[Excerpted passage]:
========================================================================
# A poem for you all, my dear friends.



## Rudolph Rictor (May 20, 2010)

"Get drunk" By charles Baudelaire.
Always be drunk.
That's it!
The great imperative!
In order not to feel
Time's horrid fardel
bruise your shoulders,
grinding you into the earth,
Get drunk and stay that way.
On what?
On wine, poetry, virtue, whatever.
But get drunk.
And if you sometimes happen to wake up
on the porches of a palace,
in the green grass of a ditch,
in the dismal loneliness of your own room,
your drunkenness gone or disappearing,
ask the wind,
the wave,
the star,
the bird,
the clock,
ask everything that flees,
everything that groans
or rolls
or sings,
everything that speaks,
ask what time it is;
and the wind,
the wave,
the star,
the bird,
the clock
will answer you:
"Time to get drunk!
Don't be martyred slaves of Time,
Get drunk!
Stay drunk!
On wine, virtue, poetry, whatever!"


----------



## hippychick (Mar 19, 2011)

awesome!!!


----------



## Cobo (Mar 24, 2011)

A true poet.


----------



## FigTree (Apr 3, 2011)

perfect.


----------
========================================================================
[Rows]:
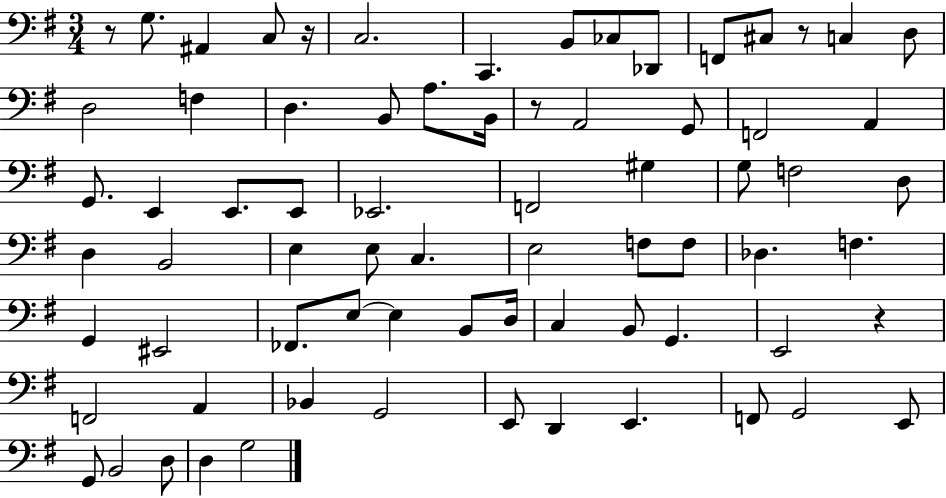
R/e G3/e. A#2/q C3/e R/s C3/h. C2/q. B2/e CES3/e Db2/e F2/e C#3/e R/e C3/q D3/e D3/h F3/q D3/q. B2/e A3/e. B2/s R/e A2/h G2/e F2/h A2/q G2/e. E2/q E2/e. E2/e Eb2/h. F2/h G#3/q G3/e F3/h D3/e D3/q B2/h E3/q E3/e C3/q. E3/h F3/e F3/e Db3/q. F3/q. G2/q EIS2/h FES2/e. E3/e E3/q B2/e D3/s C3/q B2/e G2/q. E2/h R/q F2/h A2/q Bb2/q G2/h E2/e D2/q E2/q. F2/e G2/h E2/e G2/e B2/h D3/e D3/q G3/h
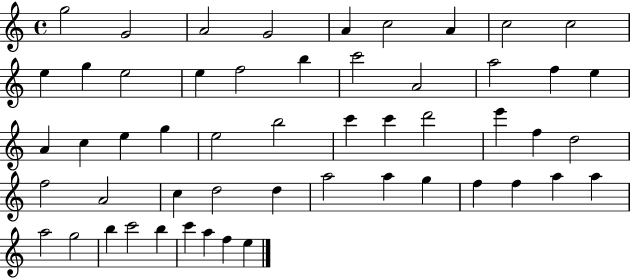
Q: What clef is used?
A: treble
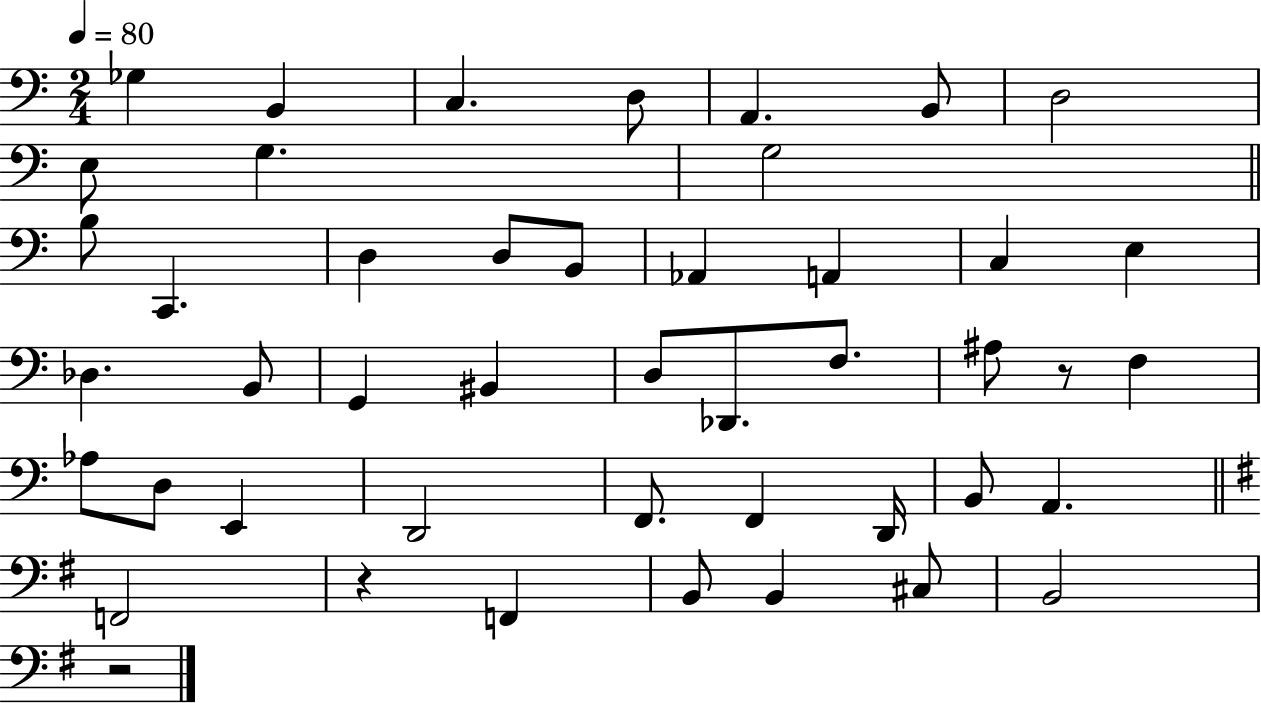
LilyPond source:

{
  \clef bass
  \numericTimeSignature
  \time 2/4
  \key c \major
  \tempo 4 = 80
  \repeat volta 2 { ges4 b,4 | c4. d8 | a,4. b,8 | d2 | \break e8 g4. | g2 | \bar "||" \break \key c \major b8 c,4. | d4 d8 b,8 | aes,4 a,4 | c4 e4 | \break des4. b,8 | g,4 bis,4 | d8 des,8. f8. | ais8 r8 f4 | \break aes8 d8 e,4 | d,2 | f,8. f,4 d,16 | b,8 a,4. | \break \bar "||" \break \key e \minor f,2 | r4 f,4 | b,8 b,4 cis8 | b,2 | \break r2 | } \bar "|."
}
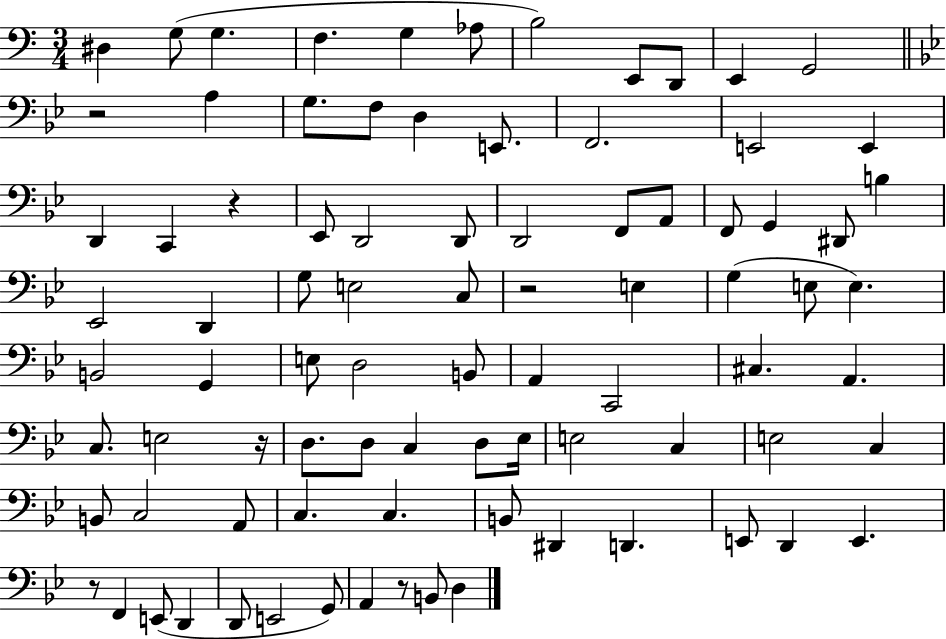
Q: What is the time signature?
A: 3/4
========================================================================
Summarize the forum thread above in two sentences.

In a May 20, 2010 post, Rudolph Rictor shares Baudelaire's poem "Get drunk," which urges always being drunk on wine, poetry, virtue, or whatever so as not to feel Time's burden, and says that anyone who wakes with the drunkenness fading should ask the wind, the wave, the star, the bird, and the clock what time it is, and they will answer that it is time to get drunk. Three replies from 2011 praise the post, calling it "awesome," "A true poet," and "perfect."